Hunter, Hanna Rose and the long search for a home

He stood on the front porch of the International Backpacker’s Inn, smoking a cigarette under the glow of the street lamp.

“Happy New Year!” he called as I passed.

That’s how we got to talking.

Hunter Shrewsbury says he came to Alaska 20 years ago — a shot in the dark to escape the Lower 48.

“[I] came up here with a change of clothes,” he said. “And that was it.”

He camped out in a park off International Airport Road, moved up to Fairbanks and over to the Matanuska Valley, then ended up back in Anchorage, where he bounced from hotel to hostel before finally ending up at the inn in Mountain View.
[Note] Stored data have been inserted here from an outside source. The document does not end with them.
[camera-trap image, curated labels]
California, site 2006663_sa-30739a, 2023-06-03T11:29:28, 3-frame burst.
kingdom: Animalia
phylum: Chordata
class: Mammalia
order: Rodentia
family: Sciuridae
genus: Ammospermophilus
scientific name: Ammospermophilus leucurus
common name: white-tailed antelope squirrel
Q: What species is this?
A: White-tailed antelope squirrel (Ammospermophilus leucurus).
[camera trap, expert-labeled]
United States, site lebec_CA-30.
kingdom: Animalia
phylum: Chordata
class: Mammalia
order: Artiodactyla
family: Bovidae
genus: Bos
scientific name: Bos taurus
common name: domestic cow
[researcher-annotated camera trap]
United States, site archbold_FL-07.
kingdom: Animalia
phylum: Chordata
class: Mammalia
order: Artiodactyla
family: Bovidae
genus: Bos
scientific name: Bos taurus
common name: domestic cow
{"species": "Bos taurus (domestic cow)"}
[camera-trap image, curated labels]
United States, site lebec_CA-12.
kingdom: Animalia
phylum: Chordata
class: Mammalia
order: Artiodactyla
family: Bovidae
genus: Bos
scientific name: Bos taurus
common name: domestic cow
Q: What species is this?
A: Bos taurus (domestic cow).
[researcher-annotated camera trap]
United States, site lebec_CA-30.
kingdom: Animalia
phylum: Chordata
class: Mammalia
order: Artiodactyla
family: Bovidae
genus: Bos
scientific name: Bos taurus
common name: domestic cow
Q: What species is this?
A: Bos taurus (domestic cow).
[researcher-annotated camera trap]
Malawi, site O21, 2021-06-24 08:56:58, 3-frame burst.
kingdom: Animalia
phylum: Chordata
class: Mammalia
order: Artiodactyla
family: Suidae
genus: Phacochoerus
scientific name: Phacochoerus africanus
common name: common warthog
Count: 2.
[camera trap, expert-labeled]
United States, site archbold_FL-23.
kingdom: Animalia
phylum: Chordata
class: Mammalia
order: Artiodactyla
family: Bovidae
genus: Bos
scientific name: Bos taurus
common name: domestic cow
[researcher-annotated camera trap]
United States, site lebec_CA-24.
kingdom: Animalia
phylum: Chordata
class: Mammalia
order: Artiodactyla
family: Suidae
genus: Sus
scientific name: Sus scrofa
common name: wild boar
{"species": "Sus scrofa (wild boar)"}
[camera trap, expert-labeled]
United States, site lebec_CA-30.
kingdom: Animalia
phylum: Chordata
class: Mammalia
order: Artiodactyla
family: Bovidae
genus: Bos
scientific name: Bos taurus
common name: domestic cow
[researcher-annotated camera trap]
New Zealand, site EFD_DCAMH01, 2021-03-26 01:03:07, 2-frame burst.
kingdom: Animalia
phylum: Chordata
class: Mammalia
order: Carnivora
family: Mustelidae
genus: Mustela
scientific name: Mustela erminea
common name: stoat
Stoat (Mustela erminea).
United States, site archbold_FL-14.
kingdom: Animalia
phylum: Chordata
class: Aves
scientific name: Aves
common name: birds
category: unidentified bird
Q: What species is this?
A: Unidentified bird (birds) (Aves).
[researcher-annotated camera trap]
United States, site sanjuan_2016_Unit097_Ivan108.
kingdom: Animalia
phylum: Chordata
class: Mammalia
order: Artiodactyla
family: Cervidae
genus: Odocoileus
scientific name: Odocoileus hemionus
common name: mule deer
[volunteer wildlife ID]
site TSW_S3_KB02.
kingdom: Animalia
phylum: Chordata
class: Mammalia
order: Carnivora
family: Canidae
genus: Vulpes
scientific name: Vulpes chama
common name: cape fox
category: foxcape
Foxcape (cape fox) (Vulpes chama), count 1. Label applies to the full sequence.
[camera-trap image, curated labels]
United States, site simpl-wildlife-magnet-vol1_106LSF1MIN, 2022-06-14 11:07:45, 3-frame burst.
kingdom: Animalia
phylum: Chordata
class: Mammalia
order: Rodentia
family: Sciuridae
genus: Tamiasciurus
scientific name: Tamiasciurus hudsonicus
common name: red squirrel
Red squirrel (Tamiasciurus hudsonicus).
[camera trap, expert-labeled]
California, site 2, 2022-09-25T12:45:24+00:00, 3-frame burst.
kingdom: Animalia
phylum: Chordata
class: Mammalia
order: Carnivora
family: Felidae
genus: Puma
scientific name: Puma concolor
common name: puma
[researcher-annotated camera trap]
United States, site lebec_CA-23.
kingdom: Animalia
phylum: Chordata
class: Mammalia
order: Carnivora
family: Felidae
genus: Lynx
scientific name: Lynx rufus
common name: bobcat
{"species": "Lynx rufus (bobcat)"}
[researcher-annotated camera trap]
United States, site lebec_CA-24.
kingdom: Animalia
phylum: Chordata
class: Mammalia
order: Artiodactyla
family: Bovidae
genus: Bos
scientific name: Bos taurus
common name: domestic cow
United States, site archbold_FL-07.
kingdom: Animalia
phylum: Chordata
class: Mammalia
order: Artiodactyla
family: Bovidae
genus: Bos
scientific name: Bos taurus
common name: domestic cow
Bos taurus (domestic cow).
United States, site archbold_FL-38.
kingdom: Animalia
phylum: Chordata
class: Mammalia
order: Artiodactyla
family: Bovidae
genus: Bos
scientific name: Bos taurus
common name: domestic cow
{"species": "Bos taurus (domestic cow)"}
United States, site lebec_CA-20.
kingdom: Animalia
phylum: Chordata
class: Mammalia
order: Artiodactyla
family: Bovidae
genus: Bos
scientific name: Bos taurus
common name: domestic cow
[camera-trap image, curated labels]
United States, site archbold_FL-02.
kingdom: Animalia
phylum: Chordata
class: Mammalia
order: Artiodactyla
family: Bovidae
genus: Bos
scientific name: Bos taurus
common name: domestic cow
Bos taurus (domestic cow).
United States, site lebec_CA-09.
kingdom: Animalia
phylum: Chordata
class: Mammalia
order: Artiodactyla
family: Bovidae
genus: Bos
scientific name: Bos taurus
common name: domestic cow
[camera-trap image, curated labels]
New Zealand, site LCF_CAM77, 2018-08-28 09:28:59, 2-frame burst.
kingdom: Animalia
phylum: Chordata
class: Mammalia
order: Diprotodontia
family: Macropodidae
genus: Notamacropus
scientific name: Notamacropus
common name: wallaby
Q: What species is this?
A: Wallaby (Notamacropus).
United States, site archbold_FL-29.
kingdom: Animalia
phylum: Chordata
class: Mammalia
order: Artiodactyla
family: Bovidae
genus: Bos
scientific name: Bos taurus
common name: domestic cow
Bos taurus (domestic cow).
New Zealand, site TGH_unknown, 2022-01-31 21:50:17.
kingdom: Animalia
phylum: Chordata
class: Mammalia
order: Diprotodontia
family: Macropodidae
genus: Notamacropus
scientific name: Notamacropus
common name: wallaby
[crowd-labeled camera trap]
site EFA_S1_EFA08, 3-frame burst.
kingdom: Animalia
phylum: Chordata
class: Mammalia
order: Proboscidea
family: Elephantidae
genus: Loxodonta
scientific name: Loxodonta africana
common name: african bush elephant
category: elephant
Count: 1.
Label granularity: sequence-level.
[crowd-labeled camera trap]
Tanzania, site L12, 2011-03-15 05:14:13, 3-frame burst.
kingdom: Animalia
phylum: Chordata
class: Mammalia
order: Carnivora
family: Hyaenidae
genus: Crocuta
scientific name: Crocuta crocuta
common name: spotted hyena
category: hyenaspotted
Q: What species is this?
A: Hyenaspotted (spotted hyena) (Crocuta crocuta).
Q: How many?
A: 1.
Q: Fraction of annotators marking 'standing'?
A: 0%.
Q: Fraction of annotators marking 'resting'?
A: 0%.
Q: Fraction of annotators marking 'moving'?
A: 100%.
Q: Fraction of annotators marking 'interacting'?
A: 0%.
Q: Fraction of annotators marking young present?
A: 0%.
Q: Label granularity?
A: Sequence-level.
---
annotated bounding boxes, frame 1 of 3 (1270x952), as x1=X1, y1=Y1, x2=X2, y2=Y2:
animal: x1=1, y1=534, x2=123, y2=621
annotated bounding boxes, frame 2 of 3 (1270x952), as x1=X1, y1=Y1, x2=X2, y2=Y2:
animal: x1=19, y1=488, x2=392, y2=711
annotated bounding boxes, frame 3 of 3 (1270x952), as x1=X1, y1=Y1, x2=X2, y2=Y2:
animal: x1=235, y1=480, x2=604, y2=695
He’s been searching for an apartment of his own, he says, but landlords want too much for too little, or too much up front, and for now, he lives on the disability benefits he receives for a longtime mental illness.

“Everybody’s just like, ‘Well go apply for housing.’ No. I don’t want it,” he said. “There are people that need that housing more than I do.”

His dream for the future goes like this: He’ll buy some property of his own, become a landlord — a good one — and open an LGBT tavern called Hanna Rose’s, named after the woman he’d like to become.

“But in order for that to happen, I’ve got to get out of here first,” he said, flicking his cigarette into a tin can on the porch. “I’ve got to go get that apartment.”